I have confusing in the following situation:
Let $\sigma,\tau$ be 'disjoint permutations' in certain symmetric group of orders $m$ and $n$, respectively, where 'disjoint' means that $\sigma(i)\neq i\Rightarrow\tau(i)=i$ and $\tau(j)\neq j\Rightarrow\sigma(j)\neq j$.
Now, suppose that $\sigma\circ\tau=\tau\circ\sigma$.
Then, what is the order of an element $\sigma\circ\tau$? Is it just $|\sigma\circ\tau|=\textrm{lcm}(m,n)$?
I think that $\gcd(m,n)$ need not be equal to $1$.
But, my attempts as follows:
Set $l=\textrm{lcm}(m,n)$. Then, since $\sigma\circ\tau=\tau\circ\sigma$, $(\sigma\circ\tau)^{l}=\textrm{id}$.

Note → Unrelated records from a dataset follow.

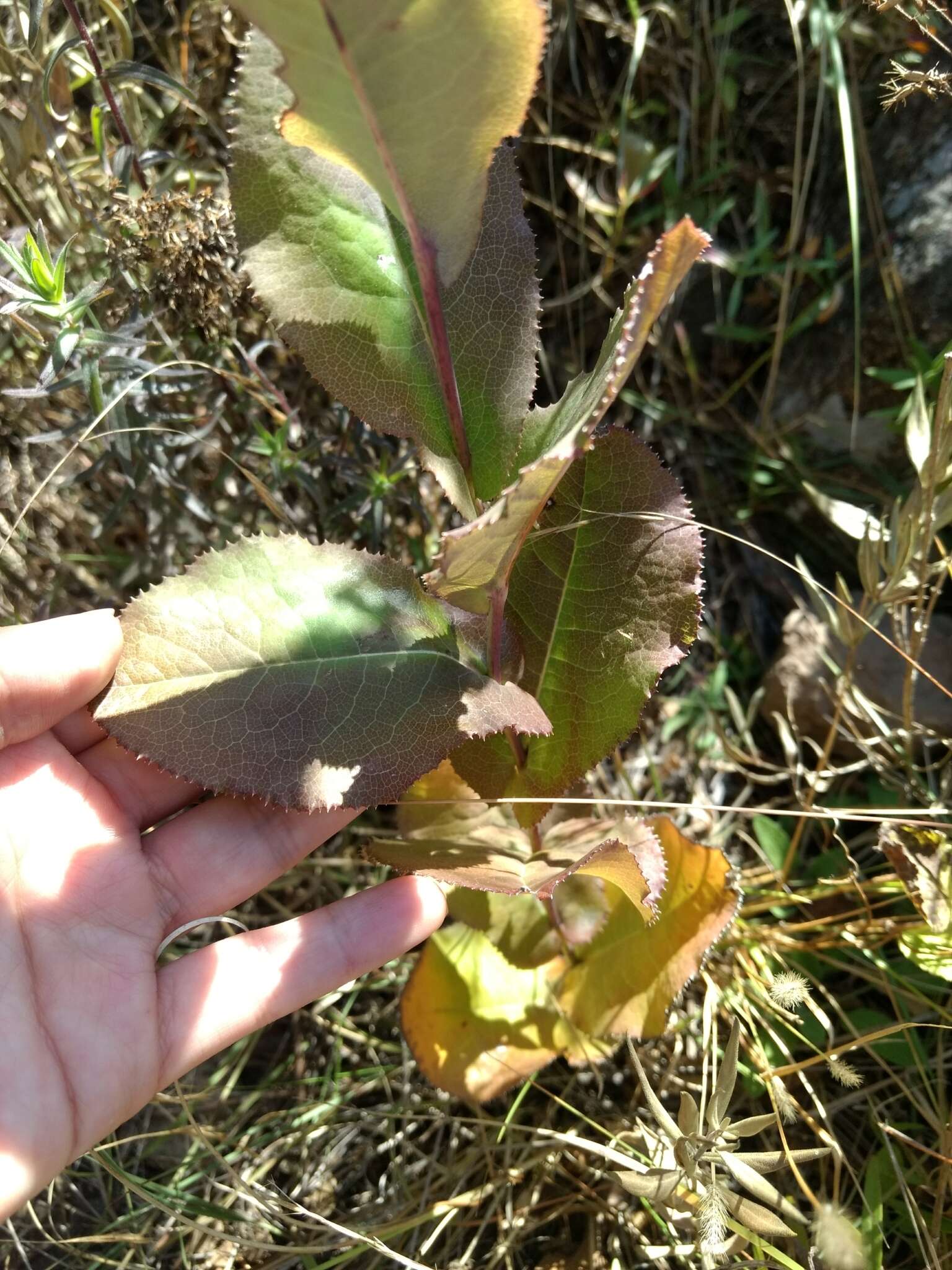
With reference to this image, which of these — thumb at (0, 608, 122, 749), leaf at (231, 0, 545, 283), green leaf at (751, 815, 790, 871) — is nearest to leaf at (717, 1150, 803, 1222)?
green leaf at (751, 815, 790, 871)

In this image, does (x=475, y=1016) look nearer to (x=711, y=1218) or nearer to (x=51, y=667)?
(x=711, y=1218)

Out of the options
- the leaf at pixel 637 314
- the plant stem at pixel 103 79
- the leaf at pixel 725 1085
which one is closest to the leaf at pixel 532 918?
the leaf at pixel 725 1085

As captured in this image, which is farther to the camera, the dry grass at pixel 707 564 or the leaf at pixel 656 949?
the dry grass at pixel 707 564

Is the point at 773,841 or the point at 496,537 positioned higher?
the point at 496,537

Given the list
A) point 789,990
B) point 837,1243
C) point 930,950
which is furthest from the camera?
point 930,950

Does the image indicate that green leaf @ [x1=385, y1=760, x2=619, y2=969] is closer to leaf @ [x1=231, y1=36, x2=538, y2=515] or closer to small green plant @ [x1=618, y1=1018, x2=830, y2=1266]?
small green plant @ [x1=618, y1=1018, x2=830, y2=1266]

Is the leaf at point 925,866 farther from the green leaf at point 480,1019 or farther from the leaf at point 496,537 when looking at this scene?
the leaf at point 496,537

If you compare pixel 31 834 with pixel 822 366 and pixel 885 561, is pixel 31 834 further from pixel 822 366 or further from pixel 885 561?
pixel 822 366

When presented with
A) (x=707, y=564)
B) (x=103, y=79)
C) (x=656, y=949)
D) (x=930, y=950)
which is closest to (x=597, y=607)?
(x=656, y=949)
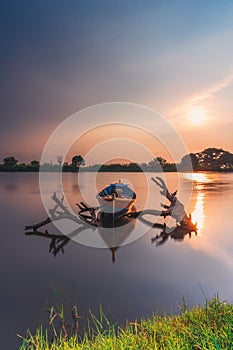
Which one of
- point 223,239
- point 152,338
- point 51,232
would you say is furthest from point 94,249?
point 152,338

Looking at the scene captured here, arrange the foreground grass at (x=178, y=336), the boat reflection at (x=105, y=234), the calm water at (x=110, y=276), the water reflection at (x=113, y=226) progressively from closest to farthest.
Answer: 1. the foreground grass at (x=178, y=336)
2. the calm water at (x=110, y=276)
3. the boat reflection at (x=105, y=234)
4. the water reflection at (x=113, y=226)

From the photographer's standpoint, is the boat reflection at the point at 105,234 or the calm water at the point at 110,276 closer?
Answer: the calm water at the point at 110,276

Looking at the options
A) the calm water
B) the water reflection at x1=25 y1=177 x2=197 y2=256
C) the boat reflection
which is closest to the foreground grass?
the calm water

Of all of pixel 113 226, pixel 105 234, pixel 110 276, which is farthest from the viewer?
pixel 113 226

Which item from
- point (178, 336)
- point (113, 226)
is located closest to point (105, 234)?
point (113, 226)

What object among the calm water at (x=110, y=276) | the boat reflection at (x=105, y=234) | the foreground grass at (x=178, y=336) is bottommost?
the calm water at (x=110, y=276)

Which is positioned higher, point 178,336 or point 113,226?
point 178,336

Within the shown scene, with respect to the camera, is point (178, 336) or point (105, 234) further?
point (105, 234)

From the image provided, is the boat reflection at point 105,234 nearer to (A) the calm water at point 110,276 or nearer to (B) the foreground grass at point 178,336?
(A) the calm water at point 110,276

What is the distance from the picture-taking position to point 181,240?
45.5 ft

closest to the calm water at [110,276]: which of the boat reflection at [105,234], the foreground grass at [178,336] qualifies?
the boat reflection at [105,234]

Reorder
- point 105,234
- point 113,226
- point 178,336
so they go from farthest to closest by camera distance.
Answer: point 113,226
point 105,234
point 178,336

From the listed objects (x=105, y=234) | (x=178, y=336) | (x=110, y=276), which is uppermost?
(x=178, y=336)

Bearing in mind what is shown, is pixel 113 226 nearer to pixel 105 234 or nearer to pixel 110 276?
pixel 105 234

Now, assume that $(\sigma\circ\tau)^{l'}=\textrm{id}$ with $0<l'\le l$.
Then, since $\sigma\circ\tau=\tau\circ\sigma$, $\sigma^{l'}=(\tau^{l'})^{-1}$, and which implies that $\sigma^{l'}=(\tau^{l'})^{-1}=\textrm{id}$ since $\sigma$ and $\tau$ are disjoint.
Thus, $m\mid l'$ and $n\mid l'$, furthermore, $l=\textrm{lcm}(m,n)\mid l'$.
Therefore, since $0<l\le l'$, $l=l'$, and hence, the element $\sigma\circ\tau$ is of order $l=\textrm{lcm}(m,n)$.
My attempts seems to be false. Where i made a mistake?
Can someone point me out? Thank you!
There is no mistake in your reasoning. The fact that permutations are disjoint is much stronger than the fact that permutations commute. So, in general for commuting permutations $a, b$ we have $$ \operatorname{ord} (a\cdot b) | \operatorname{lcm} (\operatorname{ord} (a), \operatorname{ord} (b)) $$ But in the case where $a$ and $b$ are disjoint we have $$ \operatorname{ord} (a\cdot b) = \operatorname{lcm} (\operatorname{ord} (a), \operatorname{ord} (b)). $$
Also we can give an exmaple where for commuting but non-disjoint permutations the last equality is not true. We have $$ \operatorname{ord}(a\cdot a^{-1}) = 1 $$ for every permutation $a$, but of course if $a$ has non-identity order equation $ \operatorname{ord} (a\cdot b) = \operatorname{lcm} (\operatorname{ord} (a), \operatorname{ord} (b)) $ is not valid.